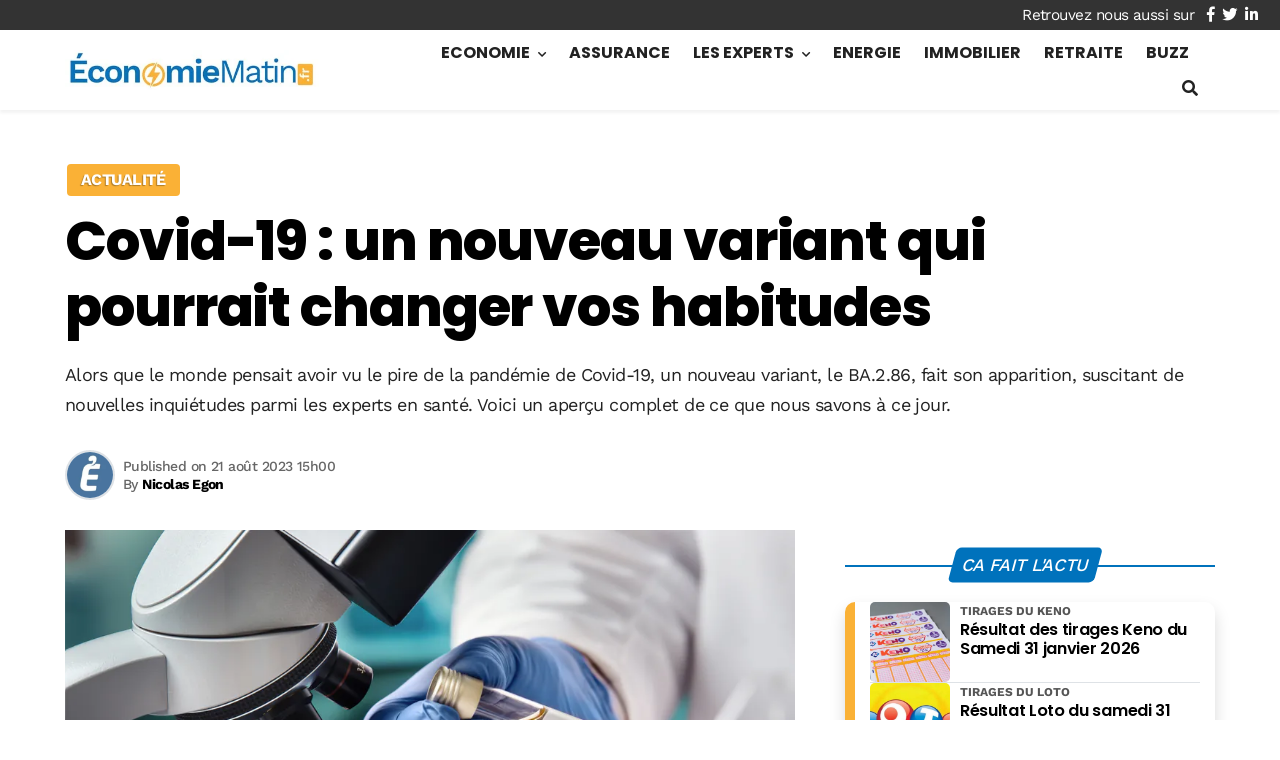

--- FILE ---
content_type: text/html; charset=utf-8
request_url: https://www.google.com/recaptcha/api2/aframe
body_size: 268
content:
<!DOCTYPE HTML><html><head><meta http-equiv="content-type" content="text/html; charset=UTF-8"></head><body><script nonce="JMlIbY0j6kKwLqP4uTv38Q">/** Anti-fraud and anti-abuse applications only. See google.com/recaptcha */ try{var clients={'sodar':'https://pagead2.googlesyndication.com/pagead/sodar?'};window.addEventListener("message",function(a){try{if(a.source===window.parent){var b=JSON.parse(a.data);var c=clients[b['id']];if(c){var d=document.createElement('img');d.src=c+b['params']+'&rc='+(localStorage.getItem("rc::a")?sessionStorage.getItem("rc::b"):"");window.document.body.appendChild(d);sessionStorage.setItem("rc::e",parseInt(sessionStorage.getItem("rc::e")||0)+1);localStorage.setItem("rc::h",'1769905886760');}}}catch(b){}});window.parent.postMessage("_grecaptcha_ready", "*");}catch(b){}</script></body></html>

------------------------------------------------------------------------

#### [Assigned task]
Write out an exact transcription of the line with "content_type: text/html; charset=utf-8" and of each line after it; stop at the end of the records.

#### [Answer section]
content_type: text/html; charset=utf-8
request_url: https://www.google.com/recaptcha/api2/aframe
body_size: 268
content:
<!DOCTYPE HTML><html><head><meta http-equiv="content-type" content="text/html; charset=UTF-8"></head><body><script nonce="JMlIbY0j6kKwLqP4uTv38Q">/** Anti-fraud and anti-abuse applications only. See google.com/recaptcha */ try{var clients={'sodar':'https://pagead2.googlesyndication.com/pagead/sodar?'};window.addEventListener("message",function(a){try{if(a.source===window.parent){var b=JSON.parse(a.data);var c=clients[b['id']];if(c){var d=document.createElement('img');d.src=c+b['params']+'&rc='+(localStorage.getItem("rc::a")?sessionStorage.getItem("rc::b"):"");window.document.body.appendChild(d);sessionStorage.setItem("rc::e",parseInt(sessionStorage.getItem("rc::e")||0)+1);localStorage.setItem("rc::h",'1769905886760');}}}catch(b){}});window.parent.postMessage("_grecaptcha_ready", "*");}catch(b){}</script></body></html>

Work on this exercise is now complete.